Es erschreckte mich nicht. Ich war froh, ein Gespräch führen zu können, das
mich davon abhielt, über die beiden abwesenden Jungen nachzugrübeln. Auch der
Fremde wollte nicht an sie denken. Erwartete man von mir, dass ich zuhörte, wie
der Unbekannte aus meinem Bauch heraus sprach?
    »Ganz genau.«
    Ich schlug die Augen auf und sah Franklin
reglos und mit geschlossenen Lidern vorne sitzen.
    »Und nun verlagere deine Gedanken in
deinen Bauch«, sagte er, und ich entdeckte, dass sich seine Lippen bewegten.
»Schließ die Augen.«
    Ich hörte, wie die anderen sich unruhig
bewegten, sich kratzten, seufzten. Jemand hustete. Auch ich verlagerte mein Gewicht auf dem Steinfußboden; der Umhang rieb an der glatten,
rosafarbenen Haut, wo die Narben gewesen waren. Ich sehnte mich nach einem Bad,
einem weichen Hemd, Hosen und Schuhen. Ich wollte Schuhe. Und ich wünschte mir
so sehr, den Himmel wiederzusehen.
    Ich dachte an meinen Vater, und damit
setzte sich ein weiterer meiner vertrauten Tagträume in Gang. Ich stellte ihn
mir vor, wie er in dem großen Ledersessel in seinem Arbeitszimmer saß. Mich
selbst sah ich in einem schwarzen Umhang vor ihm stehen. Seine Augen huschten unruhig
über mein Gesicht, und auf seiner Stirn stand der Schweiß. Eines Tages würde
mein Vater mit seiner Arroganz und dem gemeinen Herzen vor mir stehen, und er
würde höflich sein.
    »Hahp«, würde er zu mir sagen, und seine
Stimme würde leise und voller Respekt
klingen. »Bleibst du noch zum Abendessen? Das würde deiner Mutter viel bedeuten.«
    Ich malte mir aus, wie ich ihn anstarrte
und mich zu keiner Antwort herabließ, bis er nervös wurde und eingeschüchtert
meinem Blick auswich.
    »Wenn du nicht bleiben kannst, dann wird
sie das verstehen«, würde er hinzufügen und den Stuhl zurückschieben, um mich
zum Gehen zu bewegen. Ich jedoch würde einfach dort stehen bleiben und ihn anstarren,
sodass sich der Schweiß auf seiner Stirn zu Tropfen sammelte.
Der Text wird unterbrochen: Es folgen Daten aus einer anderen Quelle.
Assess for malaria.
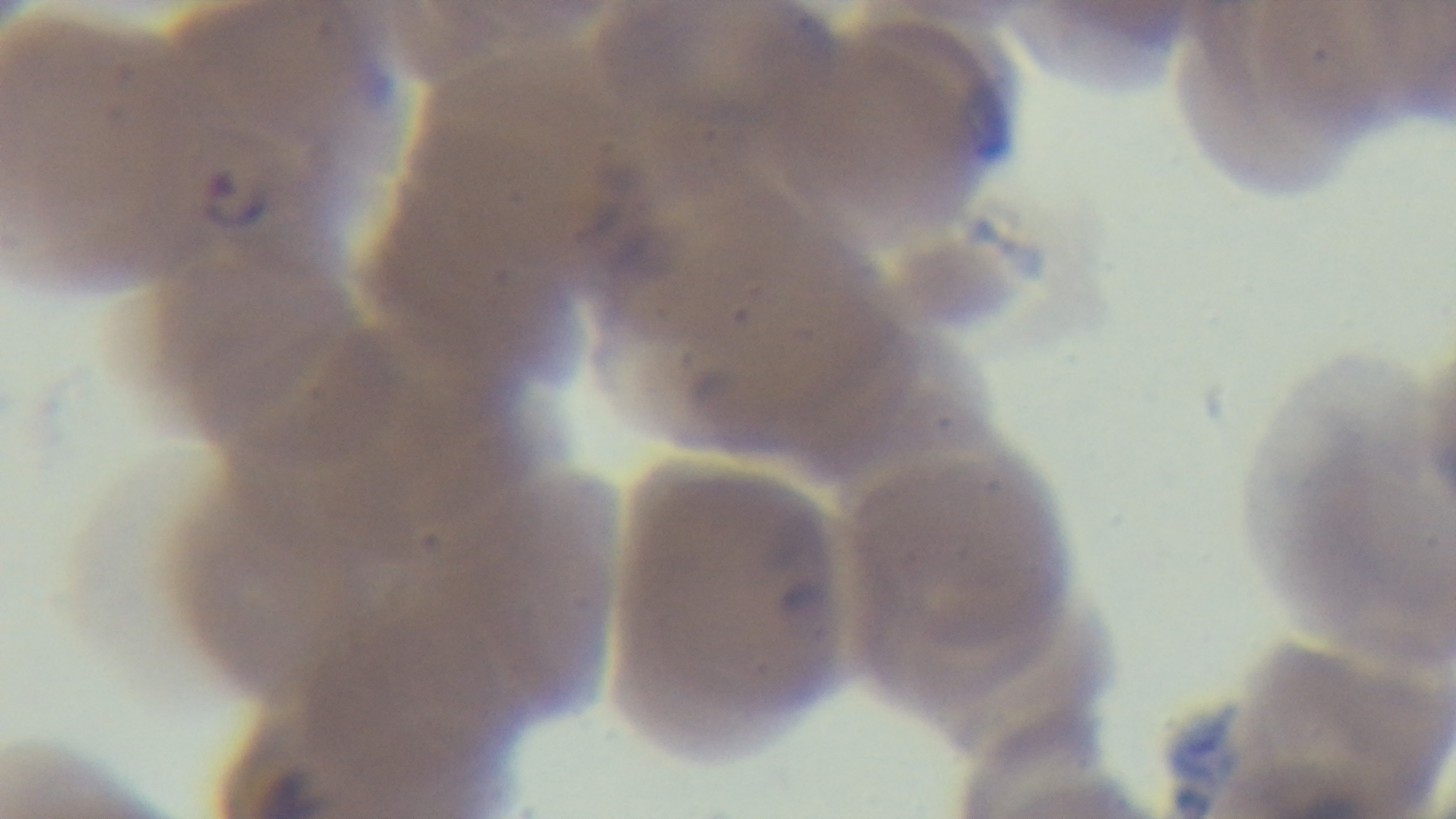

Positive.

field_of_view: one from the slide
objective: 100x oil immersion
stain: Giemsa
capture: mounted 4K digital camera
modality: light microscopy
preparation: thin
Assess this cell for malaria.
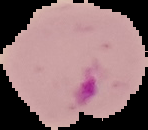

It is parasitized.

The area outside the segmented cell region is set to black. Image is 148×130 pixels. From a thin blood smear.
Report the malaria status of this cell.
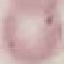

Uninfected.

Summary:
  - Image type: cell patch, automatically extracted from a larger field of view and resized to 64 × 64 pixels
  - Preparation: thin blood smear
  - Capture: smartphone through the microscope eyepiece
  - Stain: Giemsa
Classify this cell by malaria status.
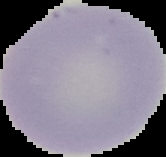
It is uninfected.

Summary:
  - Image type: cell region segmented out of the field of view; surrounding area masked to black
  - Image size: 166×157 pixels
  - Preparation: thin blood film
Assess for Plasmodium parasites.
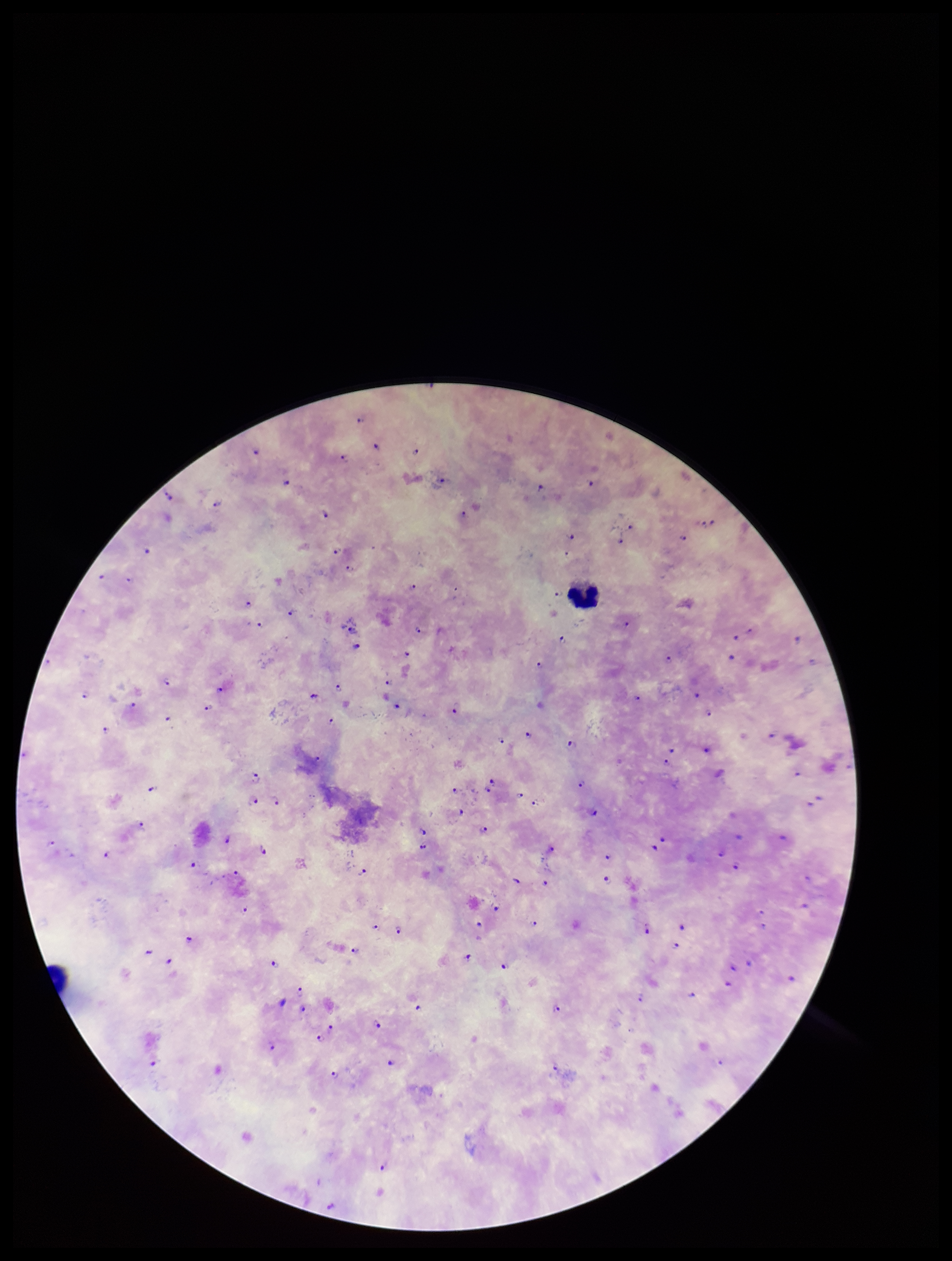
Seen.

capture = smartphone photograph through the microscope eyepiece
stain = Giemsa
species reported for this patient = Plasmodium falciparum
preparation = thick smear
parasite count = 103
image size = 952×1261 pixels
field of view = single
patient malaria status = positive
leukocyte count = 1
Assess this cell for malaria.
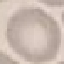

It is uninfected.

Automatically extracted cell patch, resized to 64 × 64 pixels. Giemsa-stained preparation. Photographed with a smartphone camera at the microscope eyepiece. Thin smear of blood.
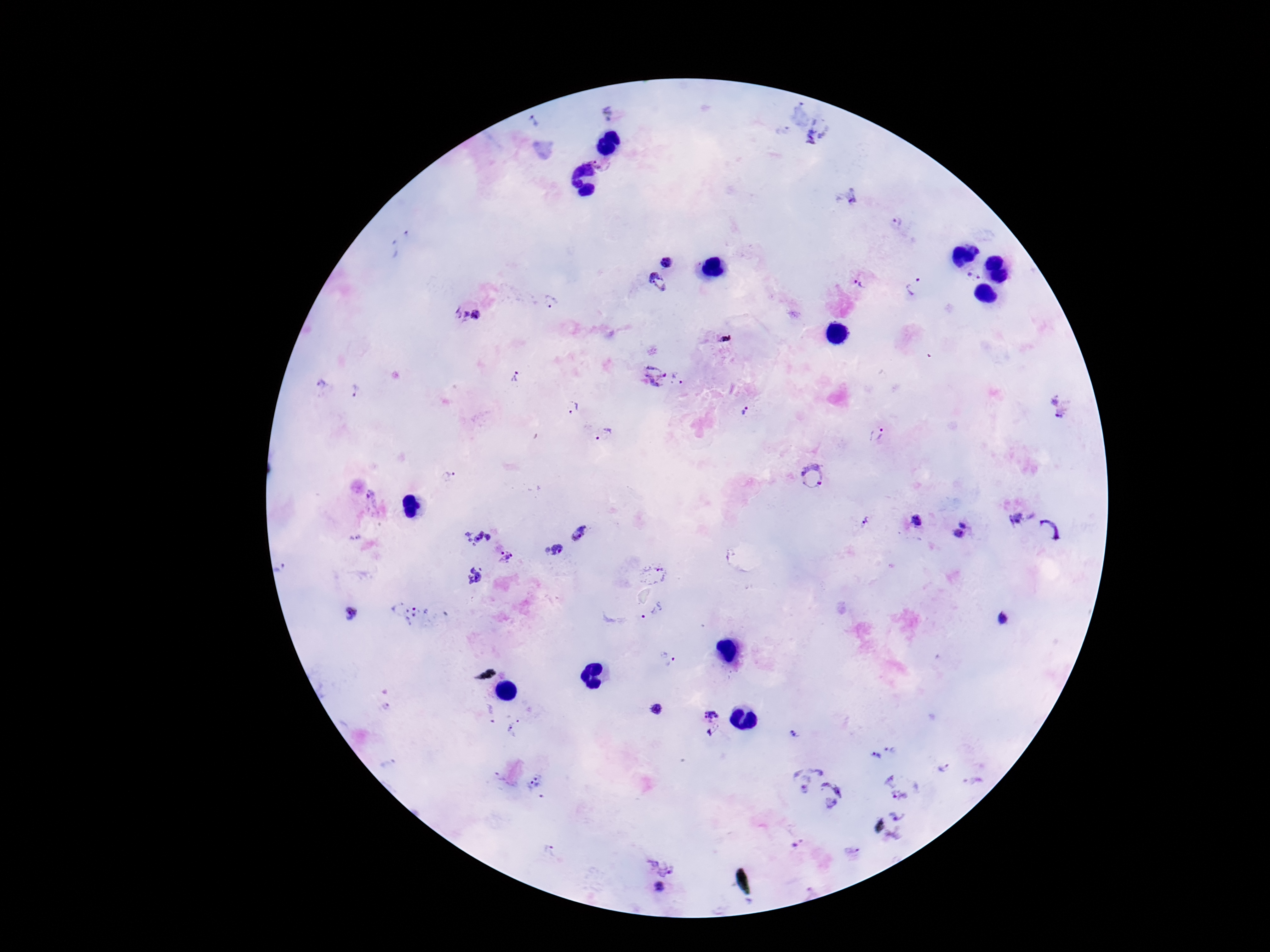
Approximate object centers, in pixels from the top-left corner.
Summary:
  - Plasmodium parasite locations: (x=609, y=112), (x=534, y=122), (x=818, y=131), (x=600, y=159), (x=850, y=197), (x=896, y=220), (x=391, y=249), (x=666, y=262), (x=974, y=275), (x=657, y=282), (x=860, y=282), (x=914, y=286), (x=550, y=300), (x=467, y=314), (x=654, y=373), (x=515, y=376), (x=678, y=376), (x=320, y=384), (x=357, y=392), (x=1059, y=405), (x=572, y=407), (x=748, y=411), (x=605, y=434), (x=877, y=434), (x=447, y=476), (x=813, y=476), (x=371, y=497), (x=1017, y=518), (x=864, y=521), (x=917, y=521), (x=963, y=523), (x=1049, y=530), (x=477, y=533), (x=579, y=533), (x=958, y=534), (x=356, y=538), (x=555, y=551), (x=507, y=556), (x=279, y=569), (x=654, y=573), (x=474, y=576), (x=411, y=612), (x=649, y=612), (x=351, y=614), (x=1004, y=619), (x=664, y=657), (x=386, y=708), (x=658, y=709), (x=712, y=722), (x=512, y=727), (x=793, y=735), (x=894, y=747), (x=874, y=756), (x=943, y=769), (x=804, y=776), (x=971, y=780), (x=535, y=785), (x=896, y=785), (x=833, y=794), (x=900, y=830), (x=797, y=843), (x=552, y=852), (x=851, y=853), (x=660, y=865), (x=661, y=887)
  - Field of view: one from this slide
  - Image size: 1270×952 pixels
  - Capture: smartphone camera through the microscope eyepiece
  - Magnification: 100x
  - Preparation: thick blood smear
  - Stain: Giemsa
  - Patient malaria status: positive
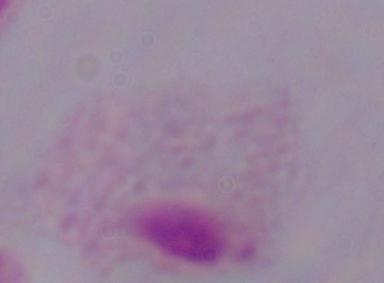

A trichomonad is shown. Captured at 1000x magnification. Photomicrograph.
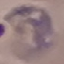
Result: malaria parasites detected. Giemsa stain. Acquired by smartphone through the microscope eyepiece. Thin blood film. Automatically extracted cell patch, resized to 64 × 64 pixels.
State which parasite is depicted.
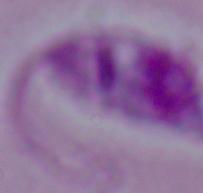

Leishmania.

Summary:
  - Magnification: 1000x
  - Modality: photomicrograph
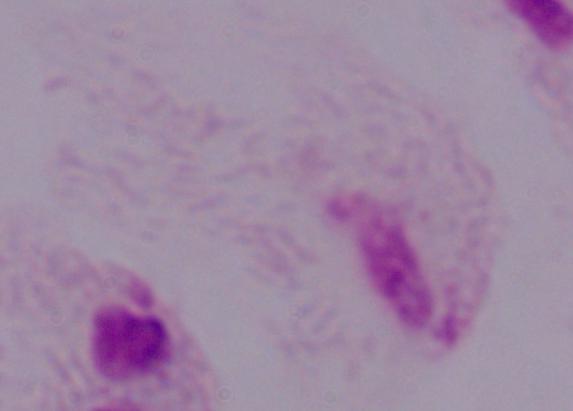

Summary:
  - Modality: micrograph
  - Identification: trichomonad
  - Magnification: 1000x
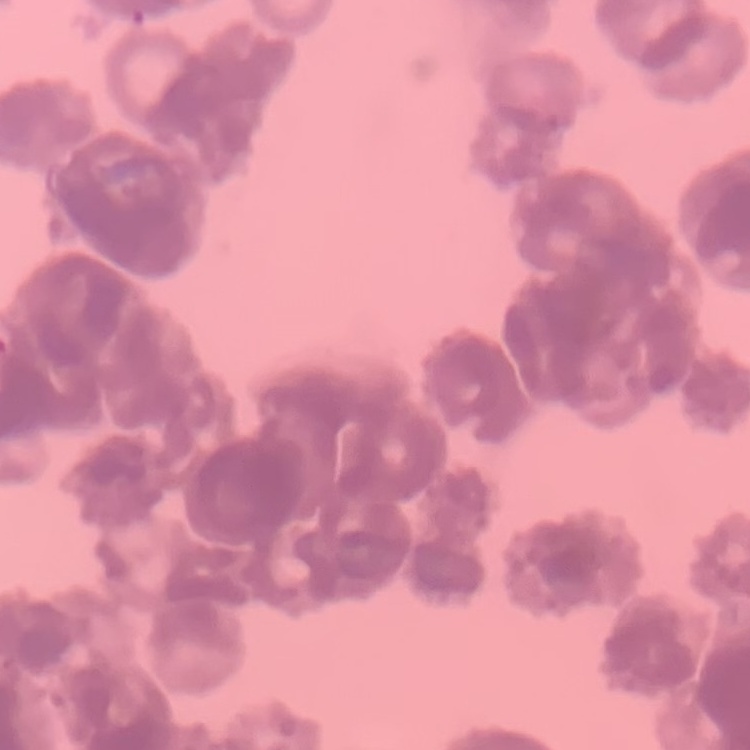
erythrocyte morphology = rouleaux formation
preparation = thin blood film
image type = square crop of a larger photomicrograph
stain = Field's or Giemsa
    »Es ist schön, dich zu sehen«, würde er
sagen, da ihm sonst kein Thema einfiel.
    »Wie geht es Mutter?«, würde ich ihn
fragen, die Antwort jedoch bereits kennen. Sie wäre glücklich, weil er sie aus
lauter Angst vor mir freundlich behandelte. Und er wüsste, dass ich ihn vielleicht
am Leben ließe, wenn es ihr auch weiterhin gut ginge.
    »Sie ist wohlauf«, würde er vorsichtig
sagen.
    Und plötzlich konnte ich hören, wie die
angstvolle Stimme meines Vaters aus meinem Bauch an meine Ohren drang.
    »Dein Bruder wird zum Winterfest hier
sein«, berichtete er. »Er bat mich, dir zu sagen, dass er stolz darauf ist, der Bruder eines Zauberers zu sein.« Er machte
eine Pau se. »So wie ich stolz darauf bin, dich als Sohn zu haben.«
    »Wie bitte?«, fragte ich.
    »Ich bin stolz darauf, dich als Sohn zu
haben. Sehr stolz«, sagte er, und seine Stimme kam aus meinem eigenen Bauch.
    »Wie bitte?«, fragte ich, denn ich wollte,
dass er es noch einmal sagte.
    »Du kannst mit den anderen gehen, Hahp«,
hörte ich Franklin sagen.
    Ich fühlte mich, als würde mich jemand von
unter der Wasseroberfläche hervorreißen. Ich schnappte nach Luft und öffnete
die Augen. Keiner der Jungen war mehr im Raum.